• _Quoted text_:
----------
The Main Reason We Don't Have Enough Foster Families

As we close out National Foster Care Month, I want to look at two news articles that came out the same day in April.  In the first, the reporters looked at the number of children in Idaho in short-term rentals and the need for more foster care options.  According to the state foster care agency, “there was a shortage of available foster homes across the state, forcing workers to send children to facilities out of state and to use short-term rentals.”

In the second article, published in the same outlet on the same day, long-time foster parents in Idaho explain why they are no longer willing to foster and why they "tell them to stay away."  The gist of the complaint is that, after they accepted a child with the intention to adopt and made strong connections, the agency removed the child with two days notice.  As the parents point out, everyone in the family has suffered grief from the experience.  "Our daughter was sad asking where's my brother? Every now and then she still asks... saying I wish I had my brother back."

Of course, the brother uprooted from his second home was not available for comment.
----------
• _Listing_:

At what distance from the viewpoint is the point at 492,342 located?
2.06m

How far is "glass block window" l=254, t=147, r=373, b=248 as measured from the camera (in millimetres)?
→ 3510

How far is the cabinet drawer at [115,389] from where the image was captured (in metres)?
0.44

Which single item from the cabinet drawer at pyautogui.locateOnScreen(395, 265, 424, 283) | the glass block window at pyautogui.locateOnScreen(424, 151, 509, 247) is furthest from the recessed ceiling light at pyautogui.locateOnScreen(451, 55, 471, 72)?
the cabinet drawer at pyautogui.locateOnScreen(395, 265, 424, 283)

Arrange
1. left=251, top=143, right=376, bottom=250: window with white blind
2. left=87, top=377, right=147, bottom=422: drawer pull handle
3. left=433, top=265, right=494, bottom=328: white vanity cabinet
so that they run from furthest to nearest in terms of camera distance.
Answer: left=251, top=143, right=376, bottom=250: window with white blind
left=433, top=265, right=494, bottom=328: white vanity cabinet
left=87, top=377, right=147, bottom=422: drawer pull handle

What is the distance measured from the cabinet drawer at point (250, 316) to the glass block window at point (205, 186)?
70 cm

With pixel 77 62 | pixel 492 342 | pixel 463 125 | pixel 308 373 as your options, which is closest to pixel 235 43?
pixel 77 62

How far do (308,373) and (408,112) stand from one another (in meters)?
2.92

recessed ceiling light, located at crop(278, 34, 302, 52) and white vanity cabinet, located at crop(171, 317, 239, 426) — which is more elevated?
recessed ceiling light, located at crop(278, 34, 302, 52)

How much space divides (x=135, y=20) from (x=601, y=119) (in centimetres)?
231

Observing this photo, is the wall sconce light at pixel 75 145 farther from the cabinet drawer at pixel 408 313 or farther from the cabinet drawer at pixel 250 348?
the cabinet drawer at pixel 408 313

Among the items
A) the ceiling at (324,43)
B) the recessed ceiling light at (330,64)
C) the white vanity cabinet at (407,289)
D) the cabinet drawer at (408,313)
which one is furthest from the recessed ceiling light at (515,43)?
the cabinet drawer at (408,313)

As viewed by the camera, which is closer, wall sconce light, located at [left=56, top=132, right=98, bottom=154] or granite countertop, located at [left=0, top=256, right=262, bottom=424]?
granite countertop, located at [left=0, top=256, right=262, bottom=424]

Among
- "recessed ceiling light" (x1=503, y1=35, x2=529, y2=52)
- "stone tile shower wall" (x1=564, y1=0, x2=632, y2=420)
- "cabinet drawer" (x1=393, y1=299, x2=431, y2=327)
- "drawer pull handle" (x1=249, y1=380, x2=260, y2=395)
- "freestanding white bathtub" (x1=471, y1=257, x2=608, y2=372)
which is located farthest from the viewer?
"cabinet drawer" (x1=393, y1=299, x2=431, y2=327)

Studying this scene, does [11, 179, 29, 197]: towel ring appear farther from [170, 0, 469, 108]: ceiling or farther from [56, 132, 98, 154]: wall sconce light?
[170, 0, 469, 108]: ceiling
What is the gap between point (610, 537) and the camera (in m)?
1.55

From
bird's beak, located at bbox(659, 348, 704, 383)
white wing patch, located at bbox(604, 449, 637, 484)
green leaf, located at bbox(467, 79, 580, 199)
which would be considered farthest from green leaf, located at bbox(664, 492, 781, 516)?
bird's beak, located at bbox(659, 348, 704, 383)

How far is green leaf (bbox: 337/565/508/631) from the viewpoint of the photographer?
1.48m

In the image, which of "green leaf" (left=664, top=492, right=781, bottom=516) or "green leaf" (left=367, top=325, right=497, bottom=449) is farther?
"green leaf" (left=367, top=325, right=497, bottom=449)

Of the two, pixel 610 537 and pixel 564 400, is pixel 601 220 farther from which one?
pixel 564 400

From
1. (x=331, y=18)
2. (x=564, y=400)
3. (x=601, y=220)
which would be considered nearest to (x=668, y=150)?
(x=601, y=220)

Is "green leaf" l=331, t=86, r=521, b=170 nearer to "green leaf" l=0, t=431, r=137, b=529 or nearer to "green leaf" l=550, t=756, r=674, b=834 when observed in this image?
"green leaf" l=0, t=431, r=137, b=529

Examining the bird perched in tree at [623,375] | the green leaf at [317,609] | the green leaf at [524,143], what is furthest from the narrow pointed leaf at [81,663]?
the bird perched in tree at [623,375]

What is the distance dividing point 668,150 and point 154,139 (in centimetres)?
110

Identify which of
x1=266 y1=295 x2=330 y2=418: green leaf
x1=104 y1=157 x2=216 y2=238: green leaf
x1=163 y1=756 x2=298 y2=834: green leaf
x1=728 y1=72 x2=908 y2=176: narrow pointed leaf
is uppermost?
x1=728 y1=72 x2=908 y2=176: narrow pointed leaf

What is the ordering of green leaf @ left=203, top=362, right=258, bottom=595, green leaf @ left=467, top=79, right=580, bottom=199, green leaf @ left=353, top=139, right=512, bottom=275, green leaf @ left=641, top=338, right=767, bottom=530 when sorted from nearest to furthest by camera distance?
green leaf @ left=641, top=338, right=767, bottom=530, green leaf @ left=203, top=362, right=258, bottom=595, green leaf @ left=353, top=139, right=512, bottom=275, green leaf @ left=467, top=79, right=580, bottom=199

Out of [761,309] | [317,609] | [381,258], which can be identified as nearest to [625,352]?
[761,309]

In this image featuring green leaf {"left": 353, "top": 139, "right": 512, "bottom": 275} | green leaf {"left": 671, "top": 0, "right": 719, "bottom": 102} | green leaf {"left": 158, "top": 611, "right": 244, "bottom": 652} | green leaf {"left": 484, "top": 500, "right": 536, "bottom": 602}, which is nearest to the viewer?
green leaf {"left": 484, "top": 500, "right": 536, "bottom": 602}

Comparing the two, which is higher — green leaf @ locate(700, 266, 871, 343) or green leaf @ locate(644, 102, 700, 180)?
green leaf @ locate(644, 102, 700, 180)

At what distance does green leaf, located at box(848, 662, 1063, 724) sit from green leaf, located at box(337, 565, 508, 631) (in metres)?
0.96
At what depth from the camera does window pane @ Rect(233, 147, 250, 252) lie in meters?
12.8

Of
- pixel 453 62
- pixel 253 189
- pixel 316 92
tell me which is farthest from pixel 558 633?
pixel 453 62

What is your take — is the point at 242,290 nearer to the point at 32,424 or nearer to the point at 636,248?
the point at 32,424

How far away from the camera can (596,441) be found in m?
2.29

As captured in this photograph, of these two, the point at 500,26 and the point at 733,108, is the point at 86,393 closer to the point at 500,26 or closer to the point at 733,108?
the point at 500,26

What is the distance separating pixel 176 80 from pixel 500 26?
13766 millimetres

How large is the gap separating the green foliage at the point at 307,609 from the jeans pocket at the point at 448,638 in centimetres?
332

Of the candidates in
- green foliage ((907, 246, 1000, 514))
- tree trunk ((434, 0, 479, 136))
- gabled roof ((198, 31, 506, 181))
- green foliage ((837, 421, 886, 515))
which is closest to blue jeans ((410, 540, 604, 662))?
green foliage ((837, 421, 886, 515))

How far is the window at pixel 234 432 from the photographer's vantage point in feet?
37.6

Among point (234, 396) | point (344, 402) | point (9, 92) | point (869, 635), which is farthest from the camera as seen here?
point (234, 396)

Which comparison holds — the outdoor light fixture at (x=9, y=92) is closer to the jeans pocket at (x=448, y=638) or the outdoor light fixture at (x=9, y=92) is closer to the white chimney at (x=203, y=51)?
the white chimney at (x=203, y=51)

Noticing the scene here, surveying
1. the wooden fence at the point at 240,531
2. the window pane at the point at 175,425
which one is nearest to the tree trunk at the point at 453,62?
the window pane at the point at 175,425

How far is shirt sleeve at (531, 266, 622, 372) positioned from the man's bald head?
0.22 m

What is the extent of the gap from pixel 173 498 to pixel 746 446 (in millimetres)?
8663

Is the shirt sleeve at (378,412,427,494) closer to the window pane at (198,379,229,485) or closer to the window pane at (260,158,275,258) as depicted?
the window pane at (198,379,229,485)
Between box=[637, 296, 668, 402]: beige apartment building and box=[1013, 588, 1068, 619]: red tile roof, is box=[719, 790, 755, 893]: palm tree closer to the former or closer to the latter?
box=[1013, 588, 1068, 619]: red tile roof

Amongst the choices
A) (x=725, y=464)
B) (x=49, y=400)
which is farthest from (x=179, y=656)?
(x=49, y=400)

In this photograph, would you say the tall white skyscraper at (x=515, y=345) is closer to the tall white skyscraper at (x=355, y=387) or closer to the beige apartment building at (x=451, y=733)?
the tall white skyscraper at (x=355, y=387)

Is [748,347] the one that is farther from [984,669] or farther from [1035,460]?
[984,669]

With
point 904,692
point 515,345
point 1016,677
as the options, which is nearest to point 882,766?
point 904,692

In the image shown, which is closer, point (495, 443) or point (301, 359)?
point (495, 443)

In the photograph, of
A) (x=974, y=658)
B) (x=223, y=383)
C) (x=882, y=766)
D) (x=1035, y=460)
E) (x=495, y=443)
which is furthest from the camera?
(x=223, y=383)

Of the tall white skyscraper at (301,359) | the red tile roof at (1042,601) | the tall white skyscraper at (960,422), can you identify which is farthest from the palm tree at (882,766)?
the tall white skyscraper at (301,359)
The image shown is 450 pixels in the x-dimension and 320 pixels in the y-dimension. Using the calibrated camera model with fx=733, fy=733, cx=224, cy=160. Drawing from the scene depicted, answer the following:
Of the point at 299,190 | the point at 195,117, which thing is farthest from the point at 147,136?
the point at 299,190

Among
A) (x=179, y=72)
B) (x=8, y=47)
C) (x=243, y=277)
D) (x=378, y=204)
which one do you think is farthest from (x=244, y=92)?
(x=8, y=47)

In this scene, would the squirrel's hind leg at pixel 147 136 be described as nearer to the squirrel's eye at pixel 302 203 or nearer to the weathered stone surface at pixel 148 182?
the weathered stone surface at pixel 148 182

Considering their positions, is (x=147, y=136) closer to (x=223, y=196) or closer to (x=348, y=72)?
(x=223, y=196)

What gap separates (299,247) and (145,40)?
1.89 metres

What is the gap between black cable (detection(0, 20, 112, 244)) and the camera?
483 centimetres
----------
• _What you need to do_:
A - List every passage that the foster care article puts inside quotation marks.
B - Repeat the foster care article word for word, starting at "In the second" and ending at "available for comment.".

• _Answers_:
A -
1. "there was a shortage of available foster homes across the state, forcing workers to send children to facilities out of state and to use short-term rentals."
2. "tell them to stay away."
3. "Our daughter was sad asking where's my brother? Every now and then she still asks... saying I wish I had my brother back."

B -
In the second article, published in the same outlet on the same day, long-time foster parents in Idaho explain why they are no longer willing to foster and why they "tell them to stay away."  The gist of the complaint is that, after they accepted a child with the intention to adopt and made strong connections, the agency removed the child with two days notice.  As the parents point out, everyone in the family has suffered grief from the experience.  "Our daughter was sad asking where's my brother? Every now and then she still asks... saying I wish I had my brother back."

Of course, the brother uprooted from his second home was not available for comment.